Without hesitation, we would return to both Antigua and the Casa Santo Domingo. At 5,100 feet, Antigua is a lovely, cool place to enjoy. We walked for hours past colorful buildings along cobblestone streets, backdropped by enormous volcanos, occasionally peaking inside courtyards for garden views. We were not hassled by street vendors anywhere we went. After visiting Lake Atitlan and Chichicastenango, we actually ended up buying our purses, tote bags, place mats and fabrics right in the market in Antigua! And none of us could resist the remarkable mounted jade quetzal art at the Jades S.A. Factory and Archaeology Museum. Exquisite.

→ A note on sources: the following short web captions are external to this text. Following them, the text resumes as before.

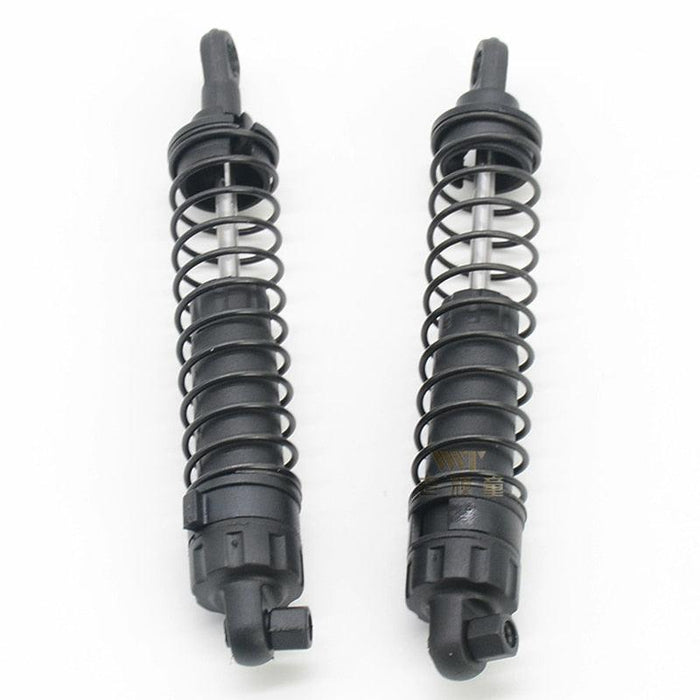 2PCS Shock Absorber for RGT EX86100 1/10 (Plastic+Metaal) R86007 - upgraderc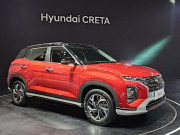 Hyundai Creta 2022 ra mắt, giá từ 444 triệu đồng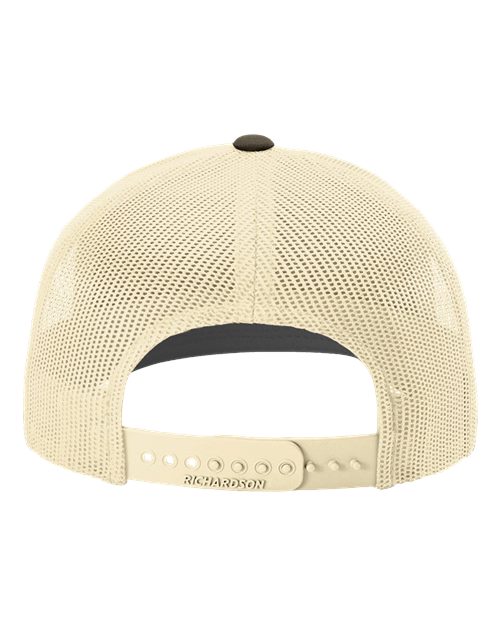 Richardson - Low Pro Trucker Cap - 115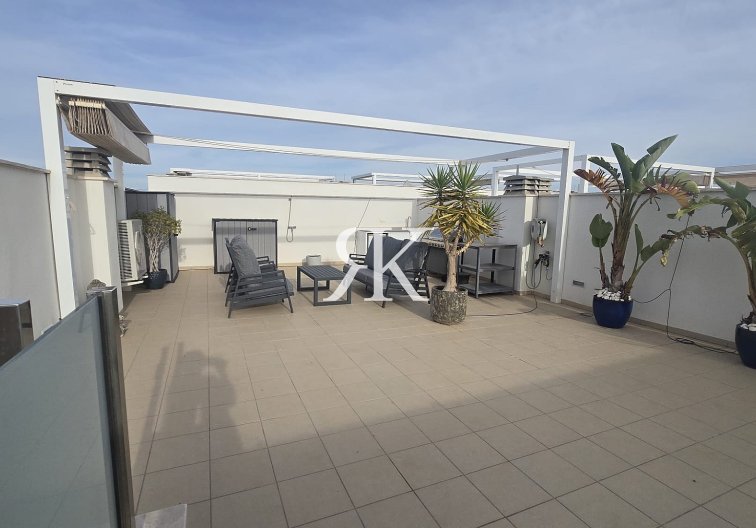 Resale - Penthouse - Pilar de la Horadada - Costa Blanca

Imagine strolling at dusk through numerous courtyards of plants, trees, ruins, grottos, and, newer structures following the architectural theme of the ruins, while listening to choirs and angelic music. This is the essence of the Casa Santo Domingo. The developers realized an incredible vision to combine the ruins of a several-hundred-year-old convent with an elegant hotel. It works. Never before have we seen such an accomplishment anywhere in the world. It is what we expected to experience at the Santa Clara in Cartagena and did not. Our group of three couples stayed in different suites that were large, attractive and comfortable. Our only complaint was that there were no windows or fans for air movement. We only had unscreened balcony doors to open. As well, for more quiet, it would be wise to choose rooms away from main public areas.
With regard to restaurants, Fodor’s 2006 Belize-Guatemala guidebook got it completely wrong. The author panned the Casa Santo Domingo restaurant where we enjoyed excellent dinners three different evenings. When we followed Fodor’s advice, the food at their top restaurant pick for Antigua was mediocre to awful (six of us ordered four different dinners.)

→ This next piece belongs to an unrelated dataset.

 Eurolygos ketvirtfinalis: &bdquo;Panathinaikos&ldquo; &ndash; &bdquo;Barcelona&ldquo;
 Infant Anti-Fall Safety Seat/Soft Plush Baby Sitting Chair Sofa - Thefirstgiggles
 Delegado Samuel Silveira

Our excellent and informative Antigua walking tour was conducted by Elizabeth Bell. It is refreshing to meet a tour operator who has “Lived” the country for several decades and is as focused on improving the lives of everyday Guatemalans as she is on making a living. Mario, one of the tour company’s drivers and a wealth of knowledge, escorted us to Panajachel on Lake Atitlan (Not to be missed) and a last minute inclusion to the bustling indigenous town of Chichicastenango.
On our next trip, we will leave more space in our luggage for the rich colored hand-woven fabrics…and, of course, jade.